I also have used a professional DAT recorder with good results for live recordings. It seems that if you are just making a recording and playing it back, things are generally pretty good. The problem is really in duplication.
 Romy the Cat wrote:
A recording at 7.5ips do not do well as they are loosing quite a lot at highs. The 15ips is much better but still flipping recorder from line to real-time tape input there is a clear difference. The 30ips is the speed to use and it have to problem with highs but it begin to loose bass, in fact bit time loose, not only in trims of quantity but also quality. But who can play 30ips?! One act opera is 12 large reels – it need to be flipped as frequently as 78s, and for what?
Yes, the limits of reel to reel are that tape speed defines your frequency response and tape width your signal to noise ratio in an audible way.
 Romy the Cat wrote:
I do have interest tape, with the best possible result from ¼ inch tape, BUT only as a perspective sources to have high quality material and then to transfer it to my Raw 88/24. It is possible that Raw 88/24 would not be able to do it properly, that is why I am wondering how good Raw 88/24 would stand against high-speed reels.
Are the compromises better or worse than with 88/24? This is probably not an important question. It is really unlikely you will record and play back on 1” 15 ips reel to reel. You will be in a house full of tapes of “neighbor with a banjo” recordings. I think the question really only comes up because we want the best possible fidelity for EXISTING masters for old recordings to make new copies. If you plan to transfer to 88/24 eventually, it makes no sense to add an intermediate step.
 Paul S wrote:
Practically speaking, we want the easiest method that will yield acceptable results, right? For me "recording" would pretty much be about off-air recording rather than listening to pre-recorded reels, practically speaking.
Ditto. I use the DAT running at the maximum sample rate and play back at the same. This precludes a subsequent transfer to CD but I am not using it to make copies, just for myself.

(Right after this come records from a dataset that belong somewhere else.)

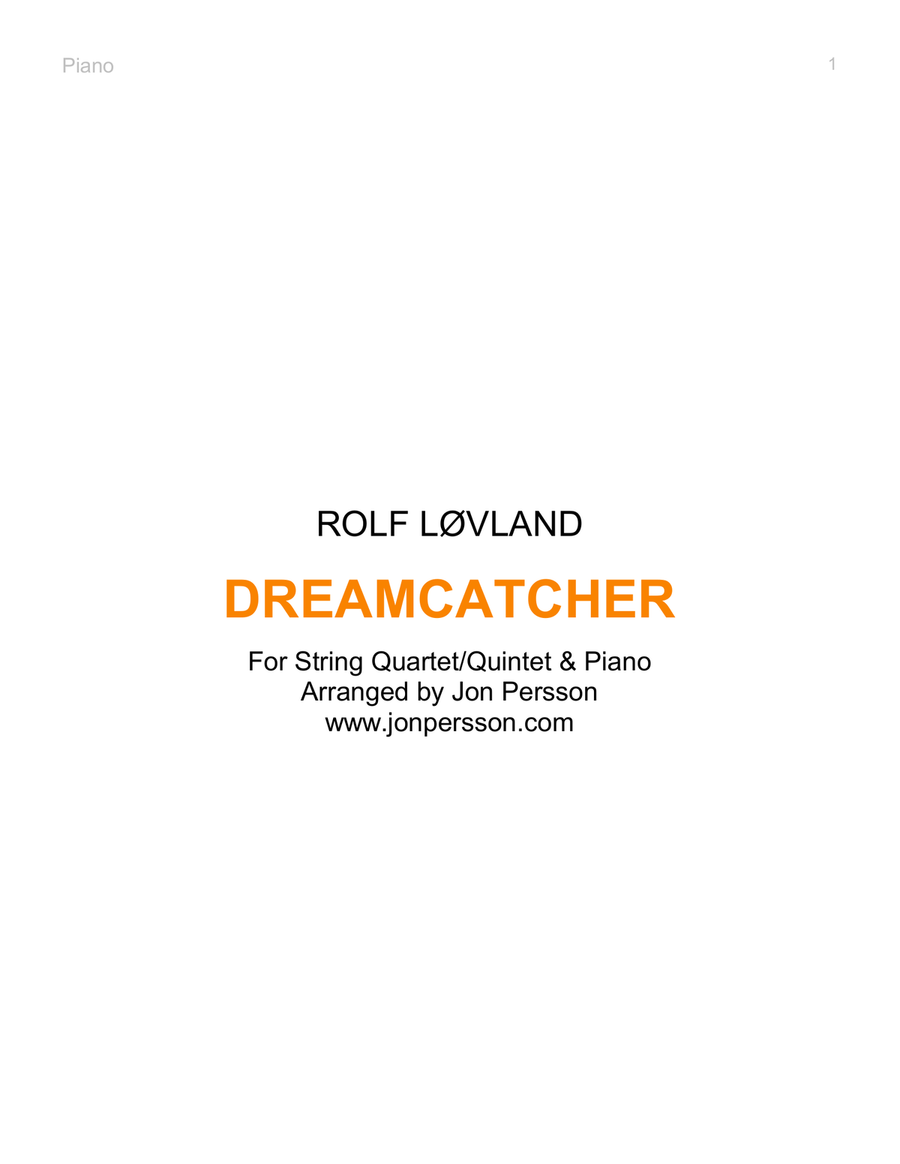 Dreamcatcher Small Ensemble scores gallery preview page 1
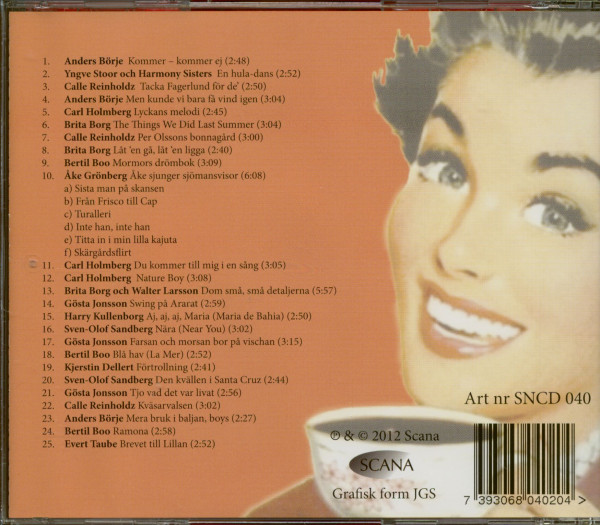 Svensk Schlager - Tjo Vad Det Var Livat (CD)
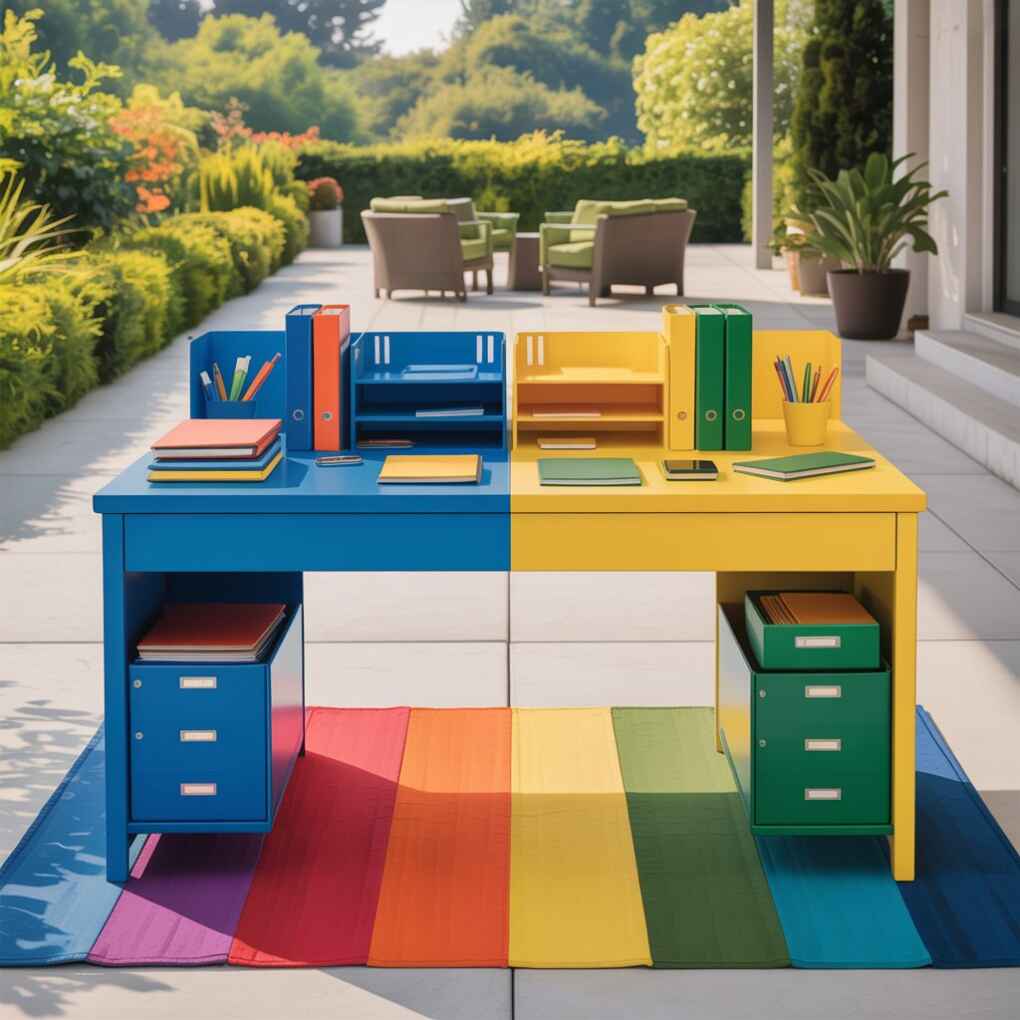 The Color-Blocked Power Desk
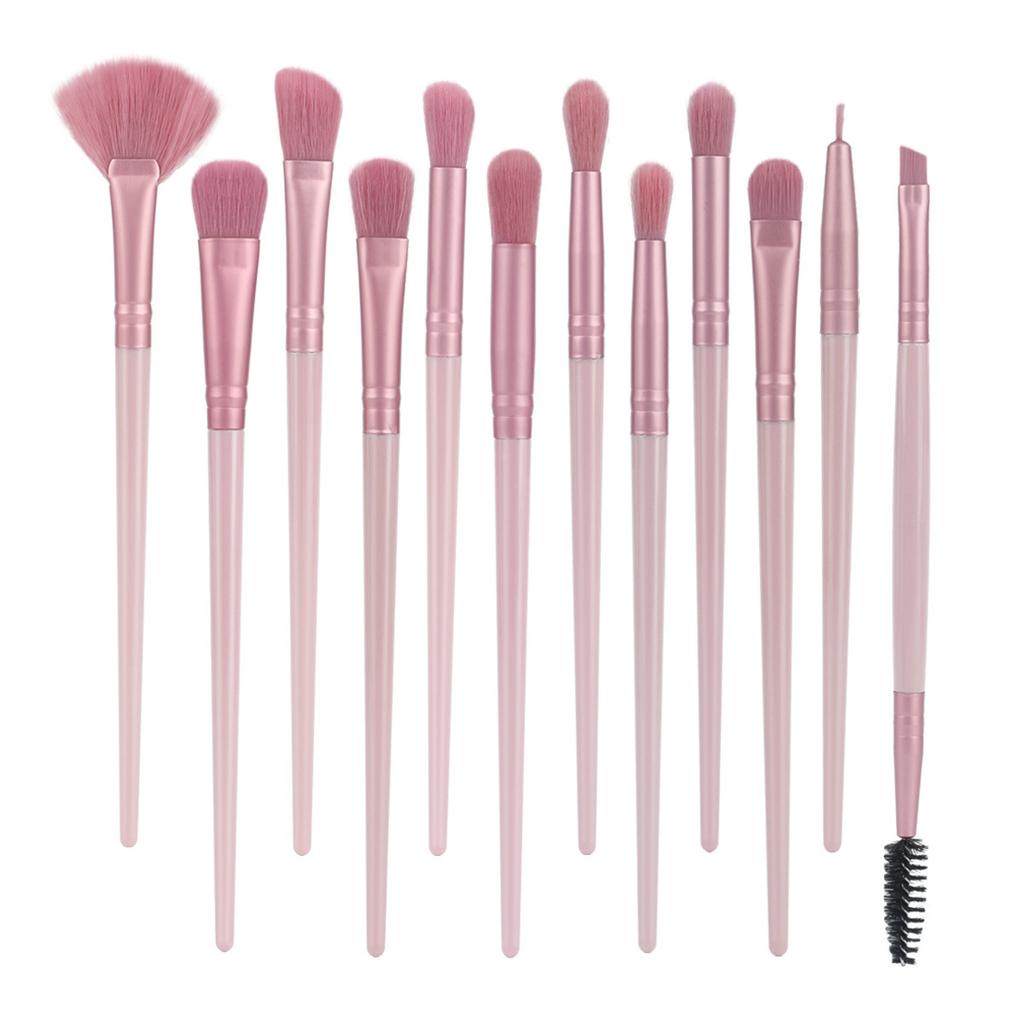 12 Makeup Brushes Eye Set, Eyeshadow Brush, Eyeliner Brush, Eyebrow Brush, Smudge Brush, Fan Brush, Makeup Tool.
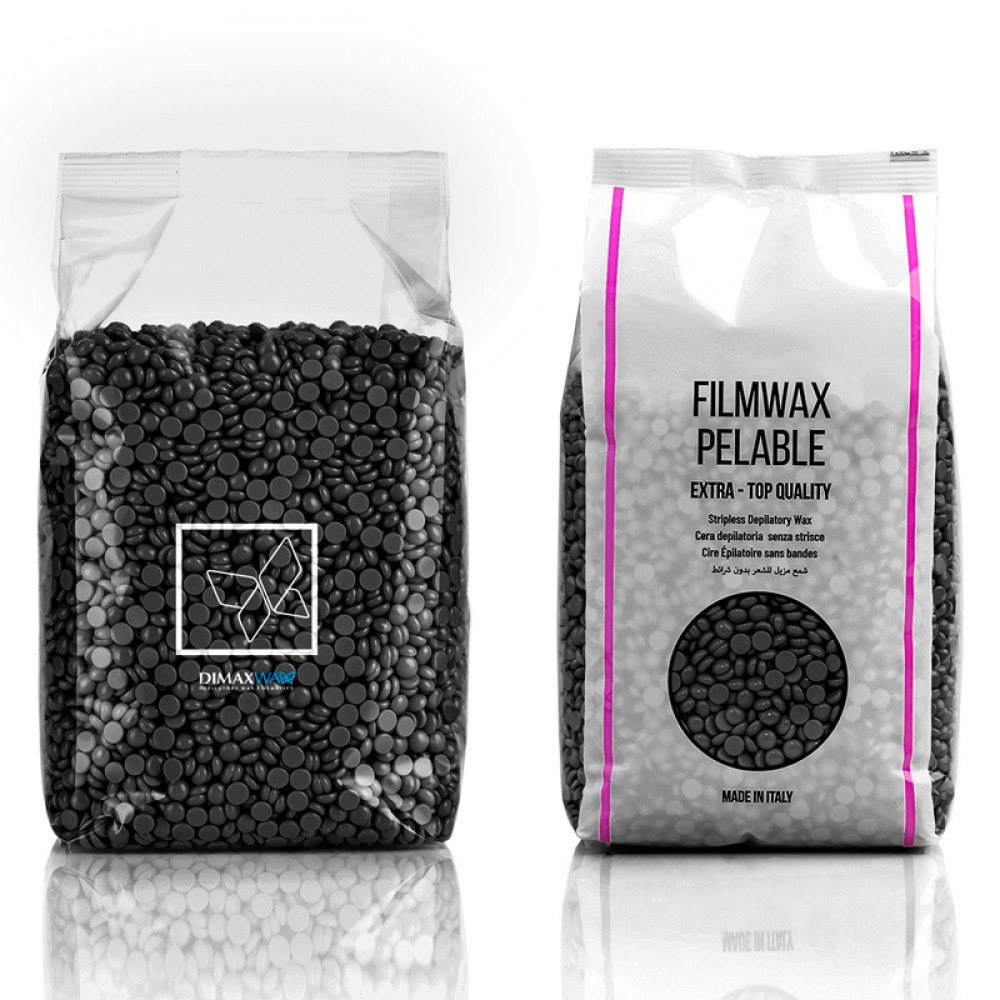 Италианска кола маска на гранули - Черна 1000 гр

Posted by Paul S on 11-18-2007
OK, there are a few acceptable ways to record stuff and play it back +/-simply and easily, directly.

Is this easily done with 88/24 RAW?

How to format/master and dub (ie, share) remains the big question.

So how would one record off-air, save the material and create "acceptable" copies that could be subsequently played back at an acceptable level of quality, not to say re-dubbed?  What sort of gear would all participating parties have to own in common?